Activities »
**1)** In the Marine spouse essay, how many deployments did the writer get through?
**2)** Carry the Marine spouse essay forward from its final sentence.

Provided passage »
◆ ◆ ◆ ◆ ◆
He Came Out, So I Went In

One straight military spouse’s tale of hope

By Meredith Simpson

Everyone has a story to tell. My story became a tale of adventure when I married a Marine almost nine years ago. When we met, I didn’t know what a Marine did. I had no military background, no military experience, and no military affiliations. Ignorance was bliss, and I used that bliss to carry me through three deployments, five household moves and numerous family separations for training. My family expanded to include my Marine Corps family—those other military spouses who became close through shared adversity. I experienced the birth of my twins, the death of friends’ husbands in war, numerous holidays, and the challenges of deployment, all with these Marine friends at my side. I embraced the military lifestyle, and it embraced me. I gained friends, a community, and an identity tied closely to the traditions and customs of the U.S. Marine Corps.

Eighteen months ago, I was a Marine wife who had just moved her family across country (again) at the request of the Marine Corps. I busied myself plugging into my base housing neighborhood, my husband’s unit and various community groups. I started volunteering on base, continued wrangling kids as a stay-at-home Mom, supported other families as the commanding officer’s spouse during the deployment work-up—all while still unpacking boxes. Little did I know that the life I was leading was a lie. 

Everyone has a story to tell, but part of mine was written for me.
◆ ◆ ◆ ◆ ◆
Transcribed page text
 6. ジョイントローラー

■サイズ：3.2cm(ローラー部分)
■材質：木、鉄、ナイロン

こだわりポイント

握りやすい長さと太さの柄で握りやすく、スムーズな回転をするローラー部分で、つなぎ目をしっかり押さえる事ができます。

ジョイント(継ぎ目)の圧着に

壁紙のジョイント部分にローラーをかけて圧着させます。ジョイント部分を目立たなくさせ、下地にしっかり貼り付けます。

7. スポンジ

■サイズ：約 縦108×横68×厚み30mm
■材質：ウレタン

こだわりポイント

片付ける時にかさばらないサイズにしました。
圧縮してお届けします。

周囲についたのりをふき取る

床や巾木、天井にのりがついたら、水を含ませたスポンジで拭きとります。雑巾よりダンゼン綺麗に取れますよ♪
◆ ◆ ◆ ◆ ◆
Task results »
**1)** Three deployments.

**2)**
After we moved and my husband assumed command of an infantry company preparing for deployment, things became strained between us. I chalked the tension up to the long nights, the month-long training, and all of the rigors of moving. I knew things were off, but I had no clue what was about to hit me. On a late October evening in 2010, my husband of almost eight years told me he is gay. I was totally blindsided. I remember sitting on my couch, looking up at the pictures on the wall—engagement, wedding, family. Things that normally made sense had just been turned upside down. Nothing was clear, nothing made sense, and nothing was true. I had no clue who the man I married really was, what my marriage really meant, or where I was in all of it. I kept wondering where I had been and how I had missed this. That night was a blur, as were the following days and weeks. The tears were blinding, and the fear was paralyzing. I slowly realized that when he came out of the closet, I went in.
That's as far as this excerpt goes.